> _THE EXERCISE_:
Your task is to give the data again, exactly, with every line intact.

::::::::::

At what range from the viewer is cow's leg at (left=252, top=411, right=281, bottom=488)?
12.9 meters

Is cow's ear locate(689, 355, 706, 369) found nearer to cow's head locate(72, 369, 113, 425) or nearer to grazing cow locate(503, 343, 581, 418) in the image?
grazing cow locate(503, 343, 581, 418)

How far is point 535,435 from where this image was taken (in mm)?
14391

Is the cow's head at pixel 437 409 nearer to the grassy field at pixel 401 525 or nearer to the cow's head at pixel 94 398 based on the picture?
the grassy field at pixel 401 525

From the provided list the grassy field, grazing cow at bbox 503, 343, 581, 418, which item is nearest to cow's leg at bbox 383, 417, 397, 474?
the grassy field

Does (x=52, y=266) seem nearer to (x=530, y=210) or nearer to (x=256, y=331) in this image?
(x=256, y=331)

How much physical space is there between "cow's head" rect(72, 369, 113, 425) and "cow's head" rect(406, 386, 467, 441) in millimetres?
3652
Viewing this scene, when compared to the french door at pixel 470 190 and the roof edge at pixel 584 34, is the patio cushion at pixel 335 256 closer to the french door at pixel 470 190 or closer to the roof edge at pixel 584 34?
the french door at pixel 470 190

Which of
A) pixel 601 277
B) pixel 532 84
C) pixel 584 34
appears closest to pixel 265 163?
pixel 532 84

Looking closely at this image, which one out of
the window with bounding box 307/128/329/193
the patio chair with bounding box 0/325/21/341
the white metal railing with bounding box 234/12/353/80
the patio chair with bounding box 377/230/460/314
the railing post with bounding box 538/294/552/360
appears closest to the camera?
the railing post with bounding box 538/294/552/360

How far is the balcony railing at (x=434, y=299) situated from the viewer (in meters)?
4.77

::::::::::

> _WORKED SOLUTION_:
At what range from the viewer is cow's leg at (left=252, top=411, right=281, bottom=488)?
12.9 meters

Is cow's ear locate(689, 355, 706, 369) found nearer to cow's head locate(72, 369, 113, 425) or nearer to grazing cow locate(503, 343, 581, 418) in the image?
grazing cow locate(503, 343, 581, 418)

How far is point 535,435 from where this image was taken (in mm)?
14391

Is the cow's head at pixel 437 409 nearer to the grassy field at pixel 401 525 or nearer to the cow's head at pixel 94 398 based on the picture?
the grassy field at pixel 401 525

From the provided list the grassy field, grazing cow at bbox 503, 343, 581, 418, which item is nearest to cow's leg at bbox 383, 417, 397, 474?
the grassy field

Does (x=52, y=266) seem nearer to (x=530, y=210) or nearer to (x=256, y=331) in this image?
(x=256, y=331)

How much physical space is there between "cow's head" rect(72, 369, 113, 425) and "cow's head" rect(406, 386, 467, 441) in millimetres?
3652
Viewing this scene, when compared to the french door at pixel 470 190 and the roof edge at pixel 584 34, is the patio cushion at pixel 335 256 closer to the french door at pixel 470 190 or closer to the roof edge at pixel 584 34?
the french door at pixel 470 190

Which of
A) pixel 601 277
B) pixel 532 84
C) pixel 584 34
appears closest to pixel 265 163?
pixel 532 84

Looking closely at this image, which one out of
the window with bounding box 307/128/329/193
the patio chair with bounding box 0/325/21/341
the white metal railing with bounding box 234/12/353/80
the patio chair with bounding box 377/230/460/314
the railing post with bounding box 538/294/552/360
appears closest to the camera?
the railing post with bounding box 538/294/552/360

How far is the balcony railing at (x=434, y=299) situated from the viewer (in meters)?
4.77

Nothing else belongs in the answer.